It’s not even that long, but you’d still be forgiven for having not read it. “Our votes will be decisive,” it states – not inaccurately, maybe a bit hubristically – before going on to beg for a deal, any deal, in preference over more delay.
One has to assume they are differently motivated – some desperate to keep their seats, though why they think people who want a Brexit this hard would vote for any party but the Conservatives is anyone’s guess. Some are genuine Lexiteers and think Remain is an elite conspiracy. Some see Labour’s overall chances as best served by appealing to both Leave and Remain, and those are the most tone-deaf, but also the most reprehensible of all, the kind of politician who would vote for climate apocalypse if they could see a 2% swing in it.
The 19 appear to be dwindling, however: By this week, there were only 11 saying privately they would vote for any deal. And considering they’ve said as much before but backed away, there could be as few as five Labour rebels, which is not enough.
The execrable deal would, in the hypothesis where it was ready in time, still struggle to get through. In the more likely alternative scenario, that it arrives in parliament as merely an outline for MPs to agree in principle, the same obstacles occur: Hard Brexiters are more likely to swing behind it, because it’s only when suggestions become concrete that they completely lose it and start talking about Agincourt.
The 21 no-longer-tories will have war-gamed what it means to agree something as a broad principle – in likelihood, not very much – and will vote accordingly. The big question mark will still be over these possible Labour rebels, but the question would be slightly different. Would they go to the brink and then right over it, which most of them never have before, and risk expulsion from their own party, for the sake of a provisional deal in which delay is inevitable anyway? It would be surprising, but if there’s one thing to be said for the age, it never doesn’t surprise.
Outside parliament, meanwhile, hundreds of thousands of people are likely to be on the streets, calling for a final say, or People’s Vote, or for the old-school who haven’t been paying attention, a second referendum, knowing that governments often take a perverse delight in ignoring their citizens, knowing that we’ve been here before, many times now, and every time the situation is worse, but protesting nonetheless.
It promises to be the most complete representation of the Remain side, which has been accused in the past of being like a Lib Dem festival; the fact that nobody could imagine such a thing didn’t dent the hurtful force of the analogy. The left bloc now has a critical mass of Labour MPs with it, not to mention the reviving force of migrant rights groups protesting, among other things, quite literally for their right to be seen as human beings within the political discourse.

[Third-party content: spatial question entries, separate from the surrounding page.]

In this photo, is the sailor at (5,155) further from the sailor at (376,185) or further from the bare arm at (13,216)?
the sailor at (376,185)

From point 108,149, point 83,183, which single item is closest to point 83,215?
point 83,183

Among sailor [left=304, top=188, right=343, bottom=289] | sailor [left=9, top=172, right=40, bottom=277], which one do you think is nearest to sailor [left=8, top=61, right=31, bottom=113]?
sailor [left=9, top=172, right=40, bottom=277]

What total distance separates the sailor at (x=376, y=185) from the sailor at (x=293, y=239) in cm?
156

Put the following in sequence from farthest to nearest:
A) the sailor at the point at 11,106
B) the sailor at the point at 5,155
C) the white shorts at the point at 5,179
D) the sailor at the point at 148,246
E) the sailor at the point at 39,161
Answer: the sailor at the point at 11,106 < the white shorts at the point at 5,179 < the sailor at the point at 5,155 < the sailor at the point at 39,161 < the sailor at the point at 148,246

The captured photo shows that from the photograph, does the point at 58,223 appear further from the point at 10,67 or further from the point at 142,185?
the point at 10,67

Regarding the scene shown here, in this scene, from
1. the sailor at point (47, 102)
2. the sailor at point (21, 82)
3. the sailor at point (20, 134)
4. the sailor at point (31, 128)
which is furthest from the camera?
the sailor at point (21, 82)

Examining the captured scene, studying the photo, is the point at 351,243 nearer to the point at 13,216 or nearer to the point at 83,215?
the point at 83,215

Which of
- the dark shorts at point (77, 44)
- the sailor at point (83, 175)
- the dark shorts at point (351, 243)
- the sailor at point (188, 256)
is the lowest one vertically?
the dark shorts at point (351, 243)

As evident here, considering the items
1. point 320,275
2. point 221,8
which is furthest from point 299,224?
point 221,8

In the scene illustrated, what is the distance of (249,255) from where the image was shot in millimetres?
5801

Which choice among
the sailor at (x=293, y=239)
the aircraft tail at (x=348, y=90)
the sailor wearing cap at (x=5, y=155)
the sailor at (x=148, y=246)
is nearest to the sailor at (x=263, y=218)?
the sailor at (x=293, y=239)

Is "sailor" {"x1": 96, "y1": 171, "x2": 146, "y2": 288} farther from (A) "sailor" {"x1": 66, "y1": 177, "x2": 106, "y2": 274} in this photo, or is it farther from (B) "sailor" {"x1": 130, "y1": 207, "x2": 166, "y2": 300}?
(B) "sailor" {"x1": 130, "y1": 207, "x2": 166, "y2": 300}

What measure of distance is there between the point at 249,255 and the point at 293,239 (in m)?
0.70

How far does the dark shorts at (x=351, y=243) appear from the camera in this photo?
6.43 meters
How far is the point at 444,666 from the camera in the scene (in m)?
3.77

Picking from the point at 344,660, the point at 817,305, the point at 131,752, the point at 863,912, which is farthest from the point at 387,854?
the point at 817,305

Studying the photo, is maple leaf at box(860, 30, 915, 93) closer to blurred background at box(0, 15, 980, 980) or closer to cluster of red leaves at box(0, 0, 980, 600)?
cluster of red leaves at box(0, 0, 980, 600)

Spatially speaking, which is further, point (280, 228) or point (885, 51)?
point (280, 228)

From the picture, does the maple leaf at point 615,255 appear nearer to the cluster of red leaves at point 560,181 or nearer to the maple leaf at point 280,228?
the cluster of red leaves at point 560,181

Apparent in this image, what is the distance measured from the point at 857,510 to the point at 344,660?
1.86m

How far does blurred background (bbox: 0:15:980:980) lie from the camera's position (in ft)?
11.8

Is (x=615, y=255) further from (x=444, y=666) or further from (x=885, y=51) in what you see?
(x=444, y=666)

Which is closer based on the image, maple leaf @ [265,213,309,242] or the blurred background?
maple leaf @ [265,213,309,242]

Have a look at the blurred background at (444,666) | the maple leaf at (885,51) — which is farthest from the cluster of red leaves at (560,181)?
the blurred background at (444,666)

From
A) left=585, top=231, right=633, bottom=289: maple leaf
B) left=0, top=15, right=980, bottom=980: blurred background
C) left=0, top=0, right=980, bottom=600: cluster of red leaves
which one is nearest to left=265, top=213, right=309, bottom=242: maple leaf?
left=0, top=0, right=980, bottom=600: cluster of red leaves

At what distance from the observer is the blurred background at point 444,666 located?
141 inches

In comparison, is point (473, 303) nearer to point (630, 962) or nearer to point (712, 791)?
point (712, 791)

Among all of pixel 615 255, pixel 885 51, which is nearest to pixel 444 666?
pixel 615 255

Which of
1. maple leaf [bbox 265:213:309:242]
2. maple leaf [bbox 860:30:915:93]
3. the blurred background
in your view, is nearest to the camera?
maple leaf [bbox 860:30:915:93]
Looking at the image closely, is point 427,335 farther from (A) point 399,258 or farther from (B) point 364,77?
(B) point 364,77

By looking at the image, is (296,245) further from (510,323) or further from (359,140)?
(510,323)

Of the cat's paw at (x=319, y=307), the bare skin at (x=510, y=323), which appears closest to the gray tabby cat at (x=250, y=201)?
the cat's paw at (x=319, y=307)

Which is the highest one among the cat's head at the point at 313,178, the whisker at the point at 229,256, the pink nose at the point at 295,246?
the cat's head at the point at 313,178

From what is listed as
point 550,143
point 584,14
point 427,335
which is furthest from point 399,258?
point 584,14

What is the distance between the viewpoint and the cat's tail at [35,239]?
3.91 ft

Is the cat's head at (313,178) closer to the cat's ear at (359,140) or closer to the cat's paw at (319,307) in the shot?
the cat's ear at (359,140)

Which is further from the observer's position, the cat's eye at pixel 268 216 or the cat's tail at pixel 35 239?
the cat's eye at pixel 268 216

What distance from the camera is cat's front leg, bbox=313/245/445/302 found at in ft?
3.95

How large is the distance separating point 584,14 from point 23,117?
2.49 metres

Inside parliament, then, super-Saturday will struggle to distinguish itself from any of the other Withdrawal Agreement votes, in which after a huge amount of fighting, nothing was agreed, nobody was vanquished, nothing was resolved. (Ah! There’s your slam-dunk historical analogy; never so much pointless fighting over inches of mud since the First World War.) Outside it, Remainers may struggle to distinguish our chants from those of last year, or the year before: but one thing will be plain – we’ve not given up.